Jeffrey M. Lamberti (born October 21, 1962, in Ankeny, Iowa) is a former Republican Senate leader and two term state senator representing the 35th District of the Iowa Senate, and served two terms as State Representative.

In 1998, Lamberti gained national attention for his sponsorship of a bill imposing chemical castration as a parole condition for sex offenders. The bill passed and as of 2026 remains on the books of the Iowa Code; an April 2026 review of "red tape" regulations by the Iowa Department of Corrections, reported that the "utilization rate is extremely low" for the measure.

In the 2006 mid-term election, Lamberti was the Republican nominee for U.S. Congress in Iowa's 3rd congressional district, losing to incumbent Democrat Leonard Boswell in a hotly contested race. Lamberti received 47% of the vote to Boswell's 52%. He was succeeded in the Iowa Senate by Republican Larry Noble.

Lamberti was nominated to the Iowa Racing and Gaming Commission by Gov. Terry Branstad. He was elected as its chairman on June 7, 2012, and his term expired on April 30, 2014.

Lamberti is an attorney and is president of Lamberti, Gocke, & Leutje Law Offices. He is the son of Donald Lamberti, founder of Ankeny-based Casey's General Stores. He is the current owner of the Indoor Football League's Iowa Barnstormers (formerly of the Arena Football League and af2).

--- The data ---

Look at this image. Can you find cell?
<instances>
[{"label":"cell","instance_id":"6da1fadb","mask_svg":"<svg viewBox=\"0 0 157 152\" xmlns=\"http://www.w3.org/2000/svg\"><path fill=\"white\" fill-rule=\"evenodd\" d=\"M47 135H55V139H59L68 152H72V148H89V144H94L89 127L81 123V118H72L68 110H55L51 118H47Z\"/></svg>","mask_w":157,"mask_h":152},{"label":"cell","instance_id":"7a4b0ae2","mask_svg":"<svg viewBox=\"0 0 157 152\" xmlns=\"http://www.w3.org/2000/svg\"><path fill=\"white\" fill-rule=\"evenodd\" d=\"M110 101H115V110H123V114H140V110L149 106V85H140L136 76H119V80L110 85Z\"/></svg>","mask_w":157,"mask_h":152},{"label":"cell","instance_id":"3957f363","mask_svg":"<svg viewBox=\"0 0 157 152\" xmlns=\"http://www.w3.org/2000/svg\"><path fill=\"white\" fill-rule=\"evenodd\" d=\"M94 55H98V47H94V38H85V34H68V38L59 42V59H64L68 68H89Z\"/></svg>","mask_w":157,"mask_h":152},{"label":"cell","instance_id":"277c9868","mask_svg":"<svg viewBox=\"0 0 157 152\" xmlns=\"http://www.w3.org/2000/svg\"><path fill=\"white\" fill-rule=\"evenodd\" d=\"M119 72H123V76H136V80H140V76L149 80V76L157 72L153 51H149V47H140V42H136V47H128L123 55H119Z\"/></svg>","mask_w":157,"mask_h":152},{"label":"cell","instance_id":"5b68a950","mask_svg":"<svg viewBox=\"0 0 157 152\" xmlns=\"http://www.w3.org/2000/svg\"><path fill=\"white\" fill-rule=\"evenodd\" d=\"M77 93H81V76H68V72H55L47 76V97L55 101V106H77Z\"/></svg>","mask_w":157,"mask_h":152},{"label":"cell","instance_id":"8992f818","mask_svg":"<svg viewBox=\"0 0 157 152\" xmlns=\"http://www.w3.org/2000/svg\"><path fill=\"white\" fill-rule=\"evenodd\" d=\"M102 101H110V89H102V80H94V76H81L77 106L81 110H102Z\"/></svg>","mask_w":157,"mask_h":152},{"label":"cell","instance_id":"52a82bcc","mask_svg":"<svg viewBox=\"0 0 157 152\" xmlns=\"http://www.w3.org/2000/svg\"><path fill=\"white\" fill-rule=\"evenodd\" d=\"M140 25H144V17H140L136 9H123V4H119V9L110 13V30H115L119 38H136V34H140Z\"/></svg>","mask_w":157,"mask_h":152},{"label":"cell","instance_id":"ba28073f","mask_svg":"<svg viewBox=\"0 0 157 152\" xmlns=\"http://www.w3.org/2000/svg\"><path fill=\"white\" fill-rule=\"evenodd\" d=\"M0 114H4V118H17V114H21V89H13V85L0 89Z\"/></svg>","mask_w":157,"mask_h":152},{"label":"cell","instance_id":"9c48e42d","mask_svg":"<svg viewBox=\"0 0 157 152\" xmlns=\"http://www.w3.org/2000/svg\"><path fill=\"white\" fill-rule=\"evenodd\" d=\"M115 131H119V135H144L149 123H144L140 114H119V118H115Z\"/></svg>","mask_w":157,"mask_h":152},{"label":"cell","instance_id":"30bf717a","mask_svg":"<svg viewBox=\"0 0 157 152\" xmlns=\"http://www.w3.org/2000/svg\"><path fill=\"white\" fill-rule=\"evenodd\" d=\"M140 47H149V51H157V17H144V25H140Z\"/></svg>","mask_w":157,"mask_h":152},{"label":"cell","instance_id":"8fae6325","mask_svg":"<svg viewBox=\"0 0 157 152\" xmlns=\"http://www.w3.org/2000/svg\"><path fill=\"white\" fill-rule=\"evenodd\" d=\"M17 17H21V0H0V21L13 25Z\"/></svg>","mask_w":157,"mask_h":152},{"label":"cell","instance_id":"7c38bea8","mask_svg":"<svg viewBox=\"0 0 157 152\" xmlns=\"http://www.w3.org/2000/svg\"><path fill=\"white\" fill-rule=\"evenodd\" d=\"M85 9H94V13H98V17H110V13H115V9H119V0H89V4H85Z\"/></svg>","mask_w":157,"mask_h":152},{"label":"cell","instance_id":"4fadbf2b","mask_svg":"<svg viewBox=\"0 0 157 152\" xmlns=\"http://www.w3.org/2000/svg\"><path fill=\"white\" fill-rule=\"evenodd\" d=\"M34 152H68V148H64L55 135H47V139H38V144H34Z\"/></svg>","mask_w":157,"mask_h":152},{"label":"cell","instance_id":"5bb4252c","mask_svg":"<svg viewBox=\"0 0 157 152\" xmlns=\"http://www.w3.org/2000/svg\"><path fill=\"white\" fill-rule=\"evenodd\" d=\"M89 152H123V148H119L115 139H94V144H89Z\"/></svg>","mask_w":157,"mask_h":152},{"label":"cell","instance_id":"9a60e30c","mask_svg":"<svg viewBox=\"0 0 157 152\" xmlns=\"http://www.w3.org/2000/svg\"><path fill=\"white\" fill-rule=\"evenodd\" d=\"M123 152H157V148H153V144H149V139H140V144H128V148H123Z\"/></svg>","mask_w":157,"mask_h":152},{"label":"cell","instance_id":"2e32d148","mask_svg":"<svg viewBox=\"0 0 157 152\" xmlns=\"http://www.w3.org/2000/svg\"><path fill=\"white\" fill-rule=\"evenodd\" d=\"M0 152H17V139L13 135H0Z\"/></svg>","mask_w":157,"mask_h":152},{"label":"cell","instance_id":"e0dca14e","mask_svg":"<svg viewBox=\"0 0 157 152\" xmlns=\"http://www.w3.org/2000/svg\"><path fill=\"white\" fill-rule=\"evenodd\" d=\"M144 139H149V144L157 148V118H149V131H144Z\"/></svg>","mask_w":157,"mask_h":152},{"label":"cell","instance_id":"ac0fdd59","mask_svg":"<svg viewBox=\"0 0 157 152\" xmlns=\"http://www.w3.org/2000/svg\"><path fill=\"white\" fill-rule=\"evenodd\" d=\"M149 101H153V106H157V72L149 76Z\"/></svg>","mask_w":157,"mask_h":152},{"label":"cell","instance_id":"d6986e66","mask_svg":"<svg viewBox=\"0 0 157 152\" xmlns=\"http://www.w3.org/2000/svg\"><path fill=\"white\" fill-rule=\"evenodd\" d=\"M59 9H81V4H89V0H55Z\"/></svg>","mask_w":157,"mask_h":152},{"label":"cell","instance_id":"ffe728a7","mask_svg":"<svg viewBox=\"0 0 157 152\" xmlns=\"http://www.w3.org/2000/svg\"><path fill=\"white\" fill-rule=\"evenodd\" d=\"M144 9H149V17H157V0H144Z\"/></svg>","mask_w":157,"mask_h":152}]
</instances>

--- Set of tasks ---
A. From the Lamberti passage, print the part that opens with the words containing "In the 2006" and closes with "Republican Larry Noble.".
B. According to the Lamberti passage, what share of the vote did Lamberti receive in the 2006 race for Iowa's 3rd congressional district?
You won't need the lines for any of this.

--- Solved tasks ---
A.
In the 2006 mid-term election, Lamberti was the Republican nominee for U.S. Congress in Iowa's 3rd congressional district, losing to incumbent Democrat Leonard Boswell in a hotly contested race. Lamberti received 47% of the vote to Boswell's 52%. He was succeeded in the Iowa Senate by Republican Larry Noble.

B. 47%